干物はまだ試作段階ですが、乾燥機による干物加工でもうまみ成分が十分に引き出されていることが確認できたため、これから本格的な製品開発に着手するのだそうです。

ボイル前にタコのぬめりを取るためのタコ洗い機
ボイル前にタコのぬめりを取るためのタコ洗い機
ボイル加工用のステンレス製煮釜
ボイル加工用のステンレス製煮釜
干物用乾燥機
干物用乾燥機

機械に振り回されない、利益率にこだわる

市場に顔を出せば、四方八方から声をかけられる高力さんですが、昼間は別の場所でもう一つの大事な仕事があります。それは、孫の送り迎え。

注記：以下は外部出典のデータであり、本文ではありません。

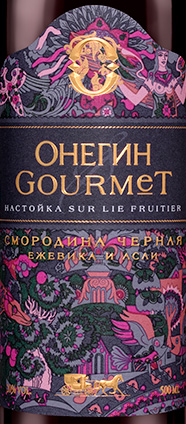 Этикетка Настойка сладкая "ОНЕГИН ГУРМЭ ЧЕРНАЯ СМОРОДИНА" креп 20%, емк 0,5л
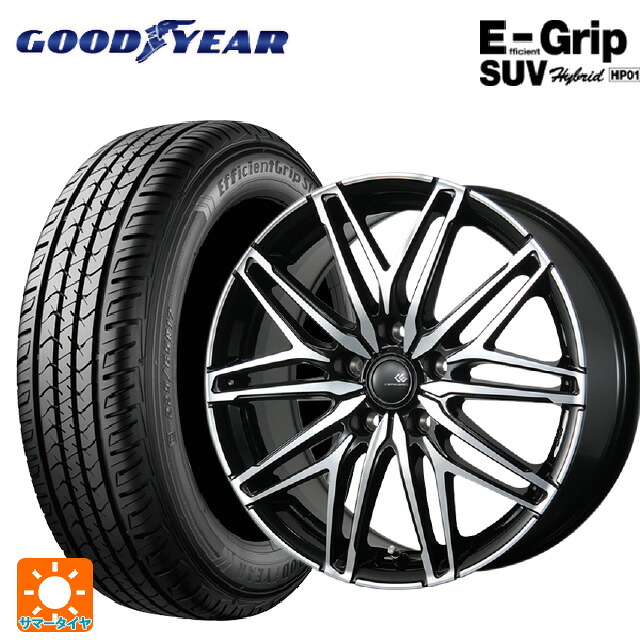 225/55R17 97V グッドイヤー エフィシェントグリップSUV HP01 トピー セレブロ ダブリューエー45 ブラックポリッシュ 17-7J 国産車用 サマータイヤホイール4本セット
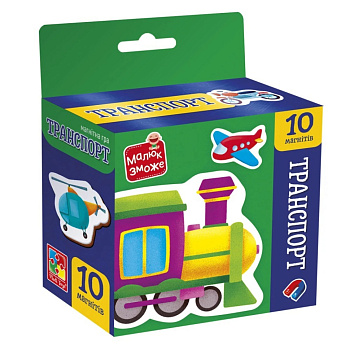 Дитячий набір магнітів "Транспорт" VT3106-35, 10 магнітів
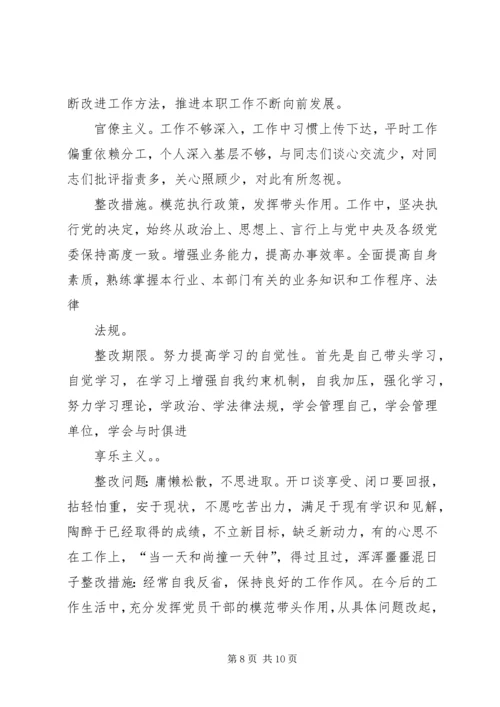 关于理想信念方面存在的问题及整改措施.docx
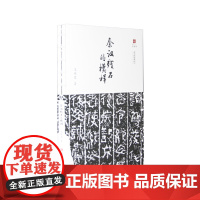 秦汉残石的模样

相馬原釜魚市場併設の作業場。鮮魚は買ってすぐに箱詰めされる
相馬原釜魚市場併設の作業場。
鮮魚は買ってすぐに箱詰めされる

「幼稚園から高校生まで、6人の孫のお迎えの仕事があります。買い物に行って夕食も作りますよ。今どきのイクメンです(笑)。海や公園に連れて行くのも面白い。そのついでに、市場にあるうちの作業場の様子を見に行ったりね。息子夫婦も私の妻も帰りは深夜になるので、孫が寝るまで私が面倒を見ています」

実は高力さんも、若かった頃は夜中まで仕事をして、自分の子供の世話を親に任せていたそうです。今になって、「親に子供を育ててもらったんだな」と実感する毎日だとか。

機械化で実現した丸仁水産の真空パック製品
機械化で実現した丸仁水産の真空パック製品

「まだ震災からの回復途上ですが、機械が増えてきたおかげで、売り上げも年々上がっています。ただし息子にも言っているのは、利益率を下げないようにするということ。機械があるからといって何でもかんでも買って加工するのではなく、原料単価が安い時に仕入れて、仕入れる魚がない時に加工作業をするというのが基本。機械には頼るが、機械に振り回されないということです」

あくまでも、「安いものが手に入り、世の中に安く提供できる」ということが原料を仕入れる際の大前提だという高力さん。今夜も社長との親子ミーティングで、そのことを再確認しているかもしれません。

株式会社丸仁水産

〒976-0022 福島県相馬市尾浜字港町2-57
自社製品:タコ、ツブ貝、干物製品ほか

※インタビューの内容および取材対象者の所属・役職等は記事公開当時のものです。